Teignbridge District Council managing director Phil Shears said that the decision will present ‘significant logistical and financial challenges’ to ensure meetings can be held safely.
He added: “This decision is very disappointing. Across the country virtual meetings have been seen as a great success to increased participation and inclusion, as well as enabling local authorities to address their climate change agenda. Public viewing figures have shown an increase in participation in our council meetings, and they have also enabled councillors with caring or employment related responsibilities to more easily accommodate meetings.
“Facilitating large public council meetings indoors, when other areas of the sector will still be required to meet outdoors, will require a significant amount of officer time, which will be deflected from our core council business at a time when we are focusing on continuing to support our residents and our local economy recover as we come out of lockdown.
“Given that the government’s roadmap is science and data driven, as opposed to dates, it is surprising that the government has not legislated for virtual meetings to continue until the vaccination programme has been completed, or in line with the legislation that allows MPs to meet virtually until June 21.
“I will be discussing these concerns about the announcement with my District colleagues and MP.”
A Devon County Council spokesman said: “This decision presents all local authorities with a complex challenge in deciding how best to hold face-to face council meetings safely after May 7.
“We will be looking very carefully at the detail of the new guidance before considering the best approach for the County Council.”
A spokesman for Mid Devon District Council added: “We will be looking at the new guidance in detail before we work out the best approach for our authority, in line with current Covid restrictions and with safety paramount.”

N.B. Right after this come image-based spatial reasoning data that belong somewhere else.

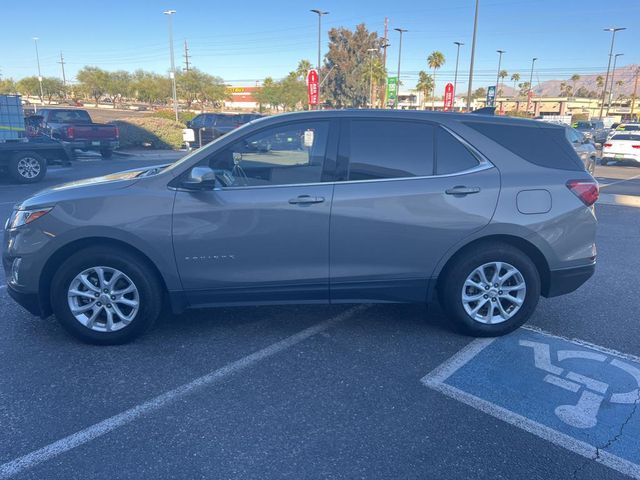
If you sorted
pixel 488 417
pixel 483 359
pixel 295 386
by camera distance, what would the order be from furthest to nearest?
pixel 483 359, pixel 295 386, pixel 488 417

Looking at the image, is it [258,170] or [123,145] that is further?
[123,145]

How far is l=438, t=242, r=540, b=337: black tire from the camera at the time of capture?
4086 millimetres

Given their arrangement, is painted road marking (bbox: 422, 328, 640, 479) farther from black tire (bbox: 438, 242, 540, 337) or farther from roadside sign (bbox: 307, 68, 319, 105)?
roadside sign (bbox: 307, 68, 319, 105)

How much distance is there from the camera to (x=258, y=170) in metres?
4.00

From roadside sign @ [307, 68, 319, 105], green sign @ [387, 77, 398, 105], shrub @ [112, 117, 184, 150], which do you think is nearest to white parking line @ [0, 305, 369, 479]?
roadside sign @ [307, 68, 319, 105]

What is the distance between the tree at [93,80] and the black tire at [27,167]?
236 feet

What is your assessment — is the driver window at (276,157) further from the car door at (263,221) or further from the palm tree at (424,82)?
the palm tree at (424,82)

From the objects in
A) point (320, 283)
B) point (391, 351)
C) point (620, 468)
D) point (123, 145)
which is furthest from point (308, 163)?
point (123, 145)

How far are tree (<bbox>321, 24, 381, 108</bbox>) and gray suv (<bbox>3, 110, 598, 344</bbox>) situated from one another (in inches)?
2898

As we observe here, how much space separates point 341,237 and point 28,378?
7.89ft

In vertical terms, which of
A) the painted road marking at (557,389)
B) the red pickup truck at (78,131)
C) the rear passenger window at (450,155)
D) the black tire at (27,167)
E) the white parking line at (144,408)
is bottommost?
the white parking line at (144,408)

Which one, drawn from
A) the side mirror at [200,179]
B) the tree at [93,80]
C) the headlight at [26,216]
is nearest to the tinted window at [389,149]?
the side mirror at [200,179]

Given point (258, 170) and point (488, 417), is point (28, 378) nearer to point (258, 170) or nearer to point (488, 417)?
point (258, 170)

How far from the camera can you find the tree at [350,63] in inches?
2995
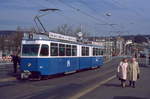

And Devon’s Liberal Democrats have criticised the plans, with leader of the Lib Dem Group on Devon County Council, Cllr Alan Connett, adding: “Forcing local councils to meet face-to-face in just over a month’s time makes no sense and potentially puts people at risk.
“Making large groups of people meet indoors for meetings which often last more than two hours, when we’re trying to stop the spread of COVID-19, is unbelievably daft. This affects councillors and council staff. Some may have had Covid jabs, some not and some may have clinically vulnerable family at home.
“It should be up to our local councils to decide when it is safe to return – not the Conservative Government.”
Cllr Denise Bickley, who sits on East Devon District Council, as an East Devon Alliance councillor, added: “This is a terrible backward step when virtual meetings have been working perfectly well, saving time, money, emissions, and meaning councillors have been able to attend for more meetings than they would in person. I’m very angry.”
Councils though are being encouraged to continue to live stream the meetings to meet the legal obligation to ensure that the members of the public and press can access the meeting without having to physically attend.
Luke Hall MP, Minister of State for Regional Growth and Local Government, in his letter to councils, said: “Extending the regulations to meetings beyond May 7 would require primary legislation. The Government has considered the case for legislation very carefully, including the significant impact it would have on the Government’s legislative programme which is already under severe pressure in these unprecedented times.
“We are also mindful of the excellent progress that has been made on our vaccination programme and the announcement of the Government’s roadmap for lifting Covid-19 restrictions. Given this context, the Government has concluded that it is not possible to bring forward emergency legislation on this issue at this time.”
He added: ““While local authorities have been able to hold meetings in person at any time during the pandemic with appropriate measures in place, the successful rollout of the vaccine and the reduction in cases of Covid-19 should result in a significant reduction in risk for local authority members meeting in person from May 7, as reflected in the Government’s plan to ease Covid-19 restrictions over the coming months.”